The rapidity of Medvedev’s deployment should give some indication of the degree of concern felt in Moscow at their undependable comrade’s latest betrayal. This is not because Eurasec is in any real sense a core component in helping firm ties between the former constituents of the Soviet Union. The primary source of apprehension is that departure from Eurasec could presage suspension of membership in the Collective Security Treaty Organization _ a pale imitation of NATO _ and, much worse, a rekindling of warm diplomatic ties with the West.

Keeping Medvedev at arm's length?

Keeping Medvedev at arm's length?

There is nothing particularly new about the erratic quality of Uzbek foreign policy, which Karimov regularly shakes up like a cruel child with an ant farm. In part, Tashkent understands that the West _ and the United States in particular _ will surely come to rely on it once again as operations in Afghanistan look set for a shift up in gear.

For a change, however, Uzbekistan looks like it may pursue a far more nuanced line than usual. In the past, the Uzbeks have adopted an almost principled, if self-damaging, position of declining to accommodate rival suitors.

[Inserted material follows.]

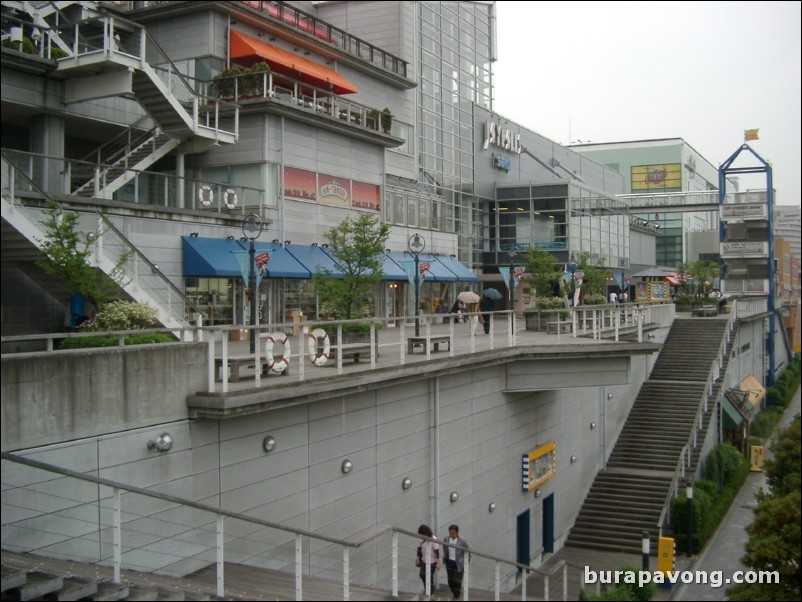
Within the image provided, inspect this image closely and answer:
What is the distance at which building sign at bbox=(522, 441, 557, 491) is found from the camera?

Meanwhile, Medvedev continues to show his preference for a “soft power” overture by highlighting the importance of commercial ties, instead of opting for the bully-boy tactics of Vladimir Putin. 

This week, Russian Deputy Prime Minister Sergei Ivanov spoke at a bilateral commission ahead of Medvedev’s visit about opportunities for expanding cooperation in a number of areas of industry and in the energy sector in particular. The base is substantial and possibilities are promising:

Ivanov said that in January-October 2008, bilateral trade increased by 9% to US$2.842 billion as against the same period of 2007.

In more concrete terms, Russia has demonstrated that its insistence on instituting market relations with former Soviet states _ arguably the real cause of the endless row with Ukraine _ is sincere. Accordingly, Russia’s Gazprom agreed recently to pay Uzbekistan and Turkmenistan  more than $301 per 1,000 cubic meters for their gas. 

Karimov in turn struck a favourable note by arguing in part for the preservation of the post-Soviet coordination union, the Commonwealth of Independent States. Uzreport quotes further (password required):

“We see the prospects of the development of the Shanghai Cooperation Organisation (SCO) and CSTO,” the Uzbek leader noted.

The president of Uzbekistan also said that “Uzbekistan entirely supports Russia’s foreign policy course” and on all the key issues “we have a similar stance.”

Karimov stressed that “there are no undercurrents that could change this state of affairs.”

So, perhaps it might finally be possible when speaking about Uzbek foreign policy to talk about evolution _ as opposed instead of developments, like you might do of a suprise twist in a Mexican soap opera.

Conversely, while Tashkent opens up to the possibility of two-track diplomatic program that allows for full-blooded interaction with Moscow and Washington, it continues obstinately to refuse entertaining the notion of integrating more deeply with its regional neighbours.

Of course, come the day that Medvedev visits, expect nothing but tedious platitudes.